Stored data entries:
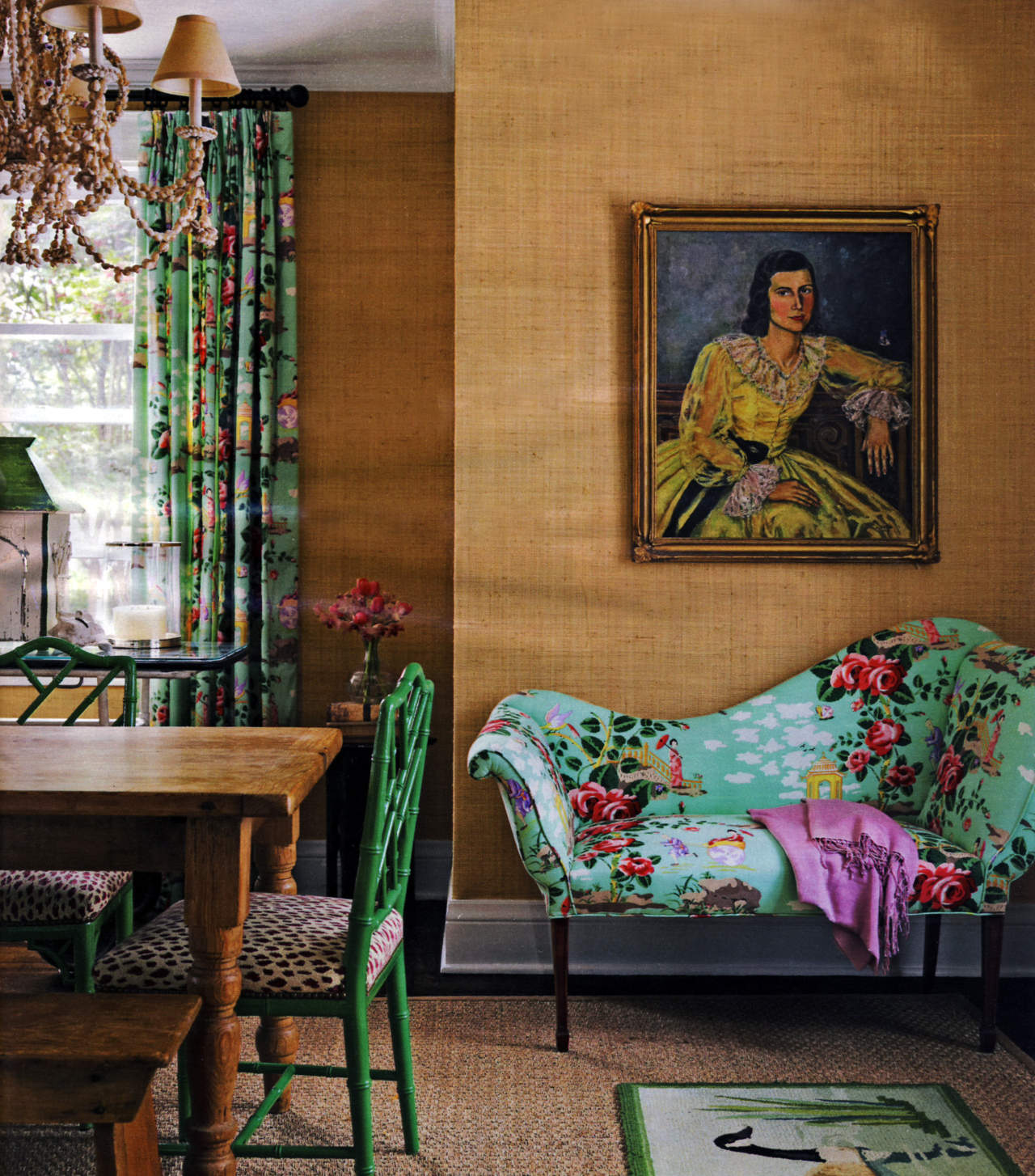 home décor trends - flowered print sofa in 2009 dining room on Long Island - Country Living via Atticmag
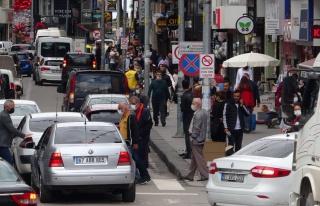 Vakaların en çok arttığı Zonguldak; haritada...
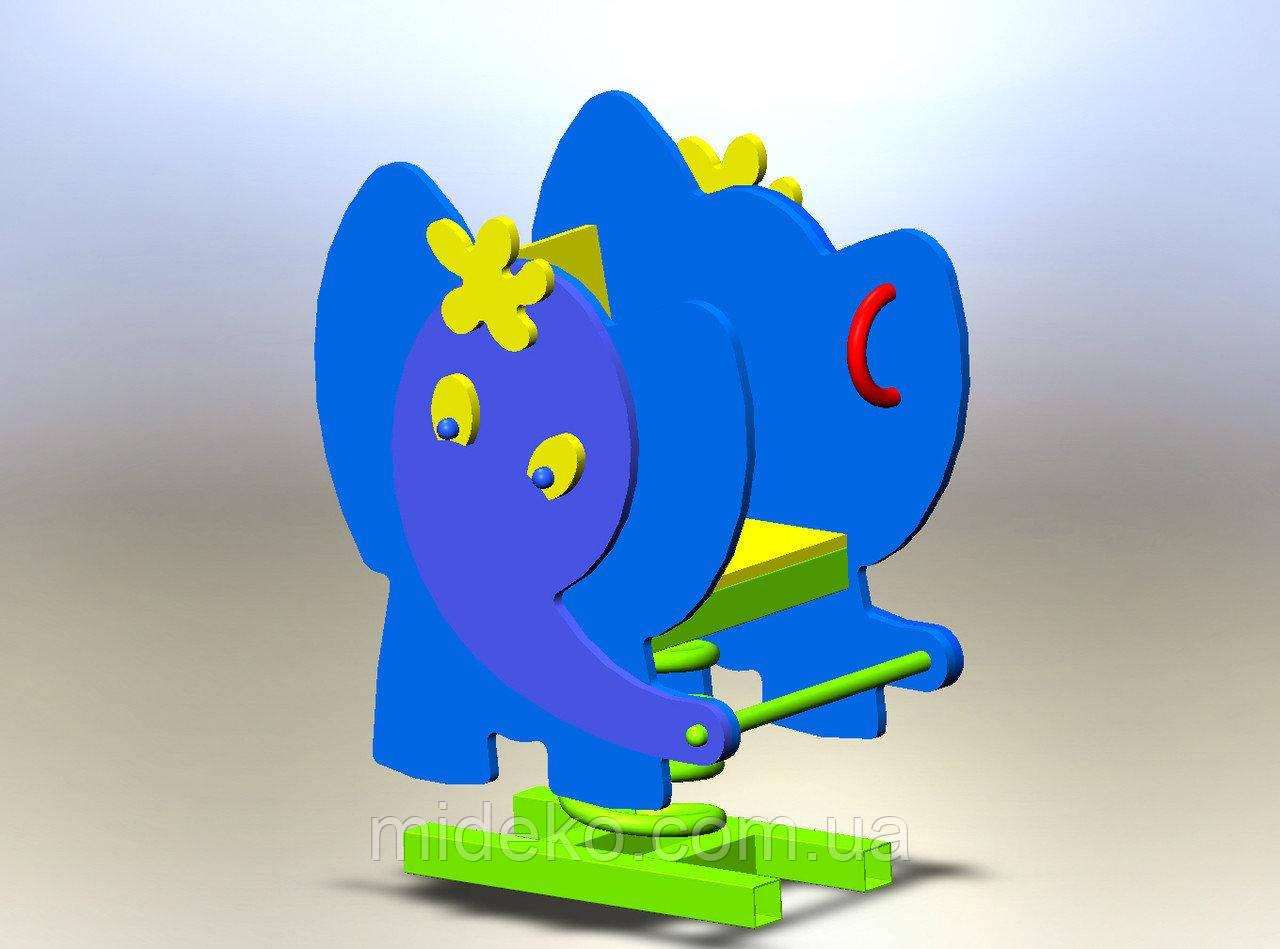 """Качалка на пружине """"Слон"""""""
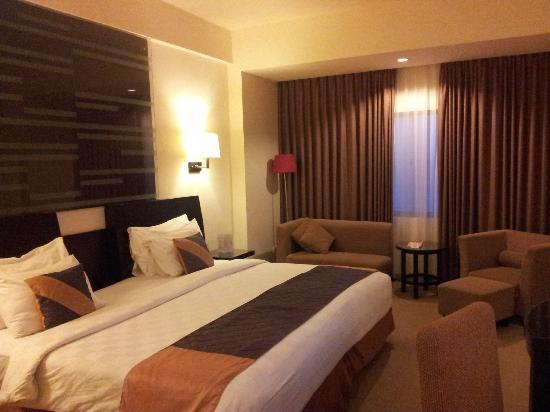 Swiss-Belhotel Silae Palu: Room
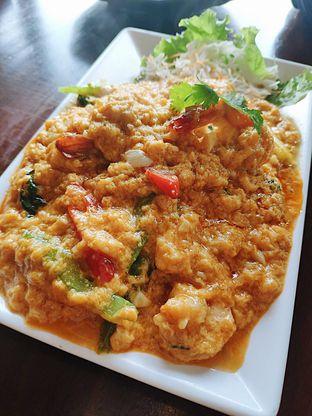 Foto 1 - Makanan di Larb Thai Cuisine oleh inggie @makandll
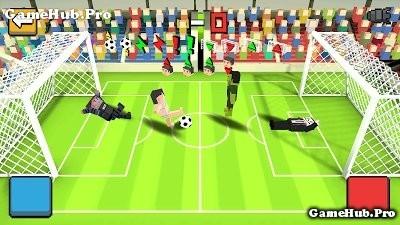 Tải game Cubic Soccer 3D - Đá bóng Mod tiền Android
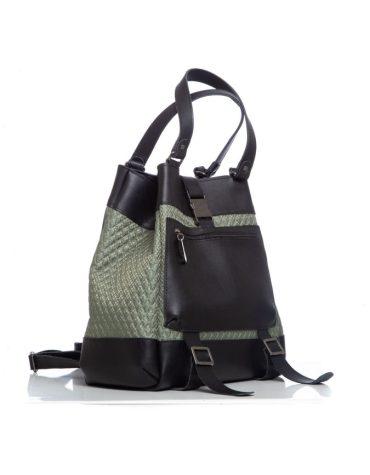 ELENA ATHANASIOU The Comfort Bag Khaki 3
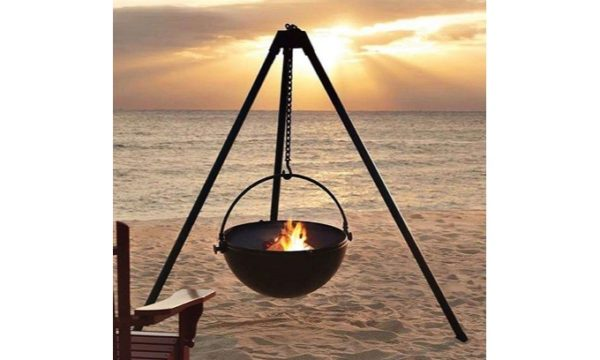LivingstonesTripod Hanging Firepit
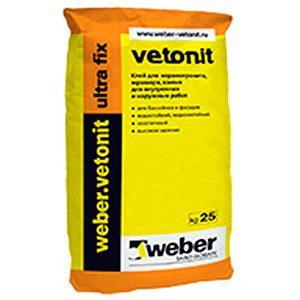 Плиточный клей WEBER ultra fix Vetonit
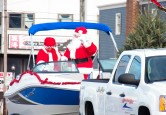Annual Ship Bottom Christmas Parade Dec. 6th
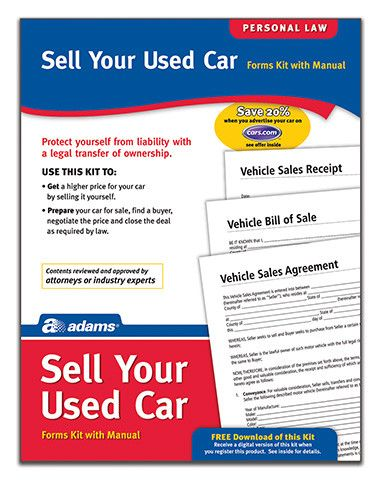 Sell Your Used Car Forms and Instruction (Set of 4) Products - vehicle sales agreement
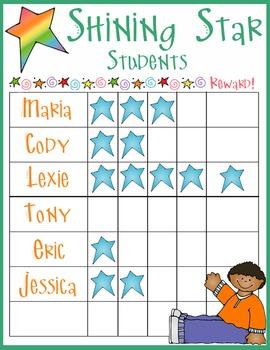 Cute Third Grade Clip Art Download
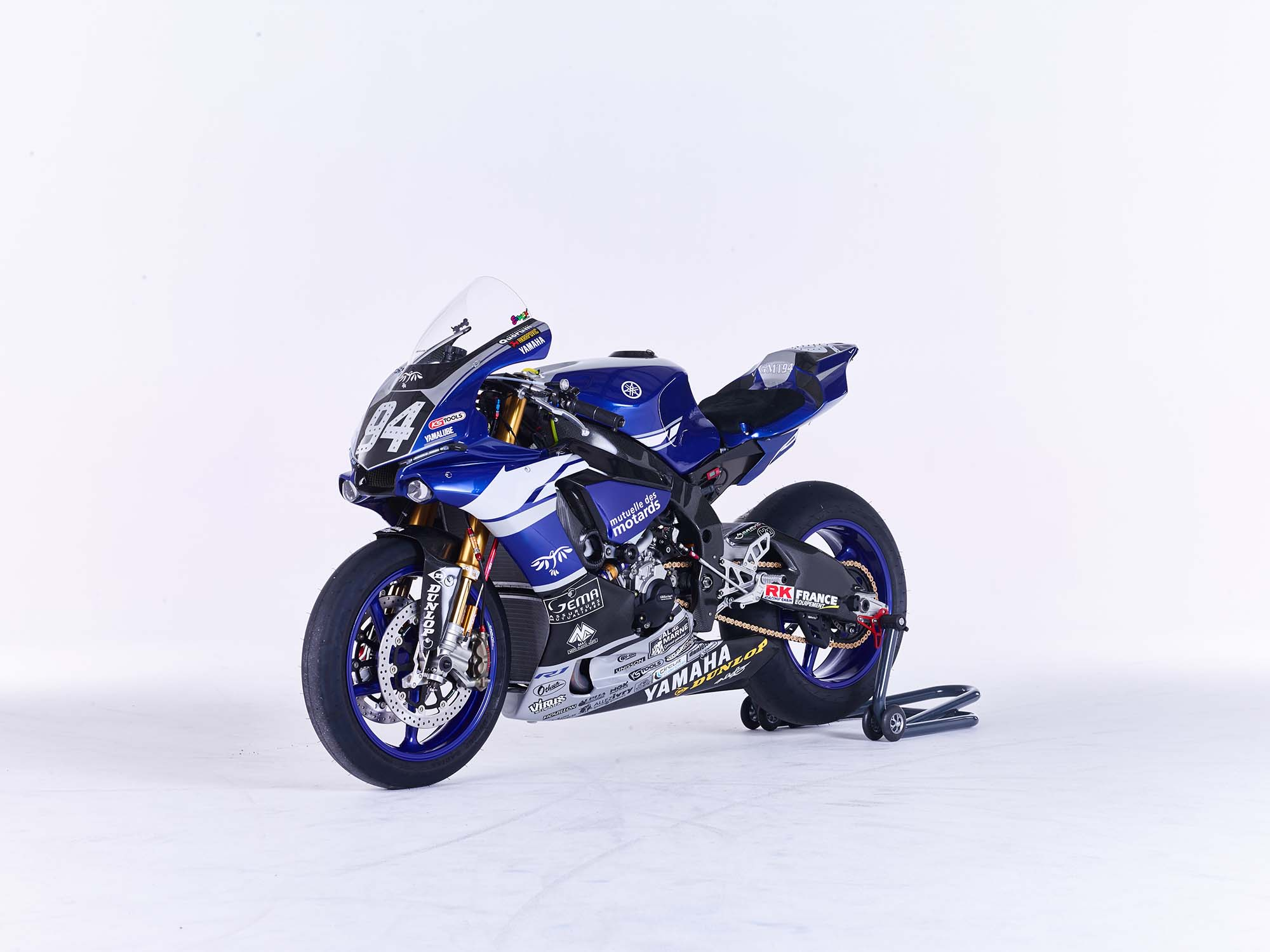 Tasty bits courtesy of the gmt94 yamaha ewc team for Yamaha racing team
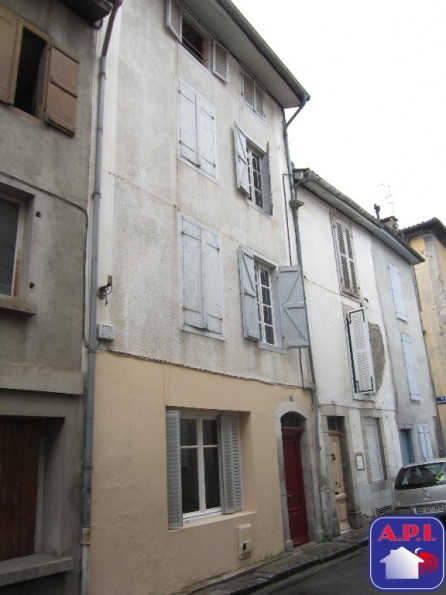 A vendre Saint Girons 090048363 Agence api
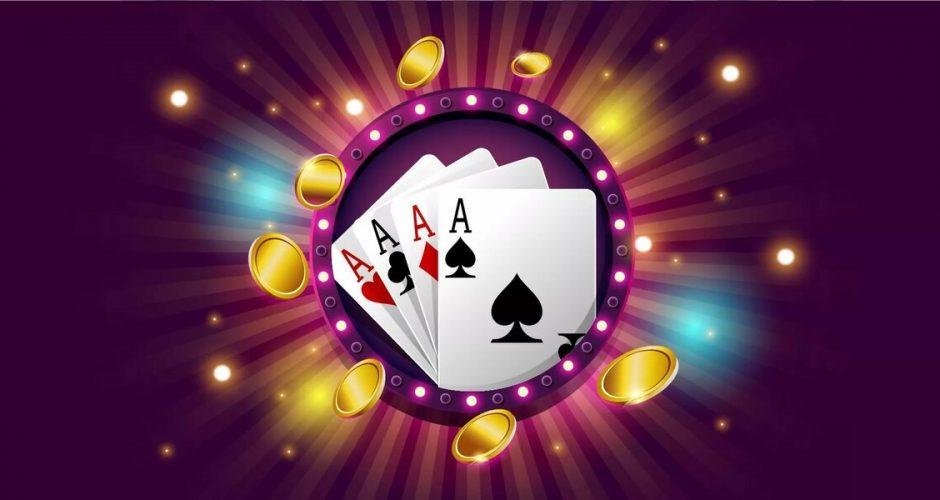 Бездепозитный бонус в казино Адмирал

WORK REQUEST - Restate, word for word and without pictures, the lines from the line containing "Tasty bits courtesy" to the last line of the records above.

EXERCISE OUTPUT -
 Tasty bits courtesy of the gmt94 yamaha ewc team for Yamaha racing team
 A vendre Saint Girons 090048363 Agence api
 Бездепозитный бонус в казино Адмирал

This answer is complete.